* [TRY IT]: A faithful transcription of all the data, images excluded, is the required answer.

* [RECORDED DATA]:

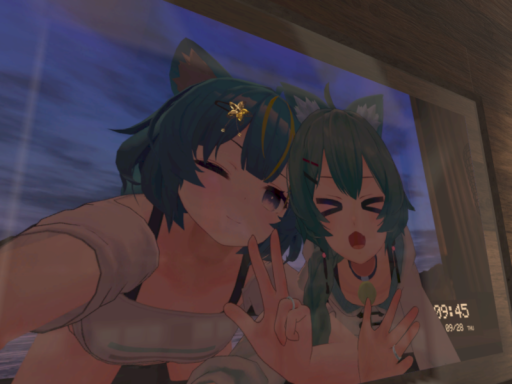 SeekeiRoom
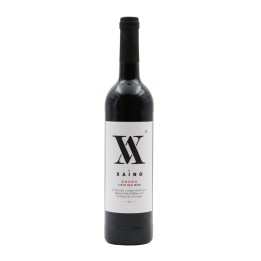 Xaino Rosso 2020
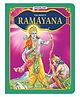 Dreamland Valmiki's Ramayana (English)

* [REPLY]:
 SeekeiRoom
 Xaino Rosso 2020
 Dreamland Valmiki's Ramayana (English)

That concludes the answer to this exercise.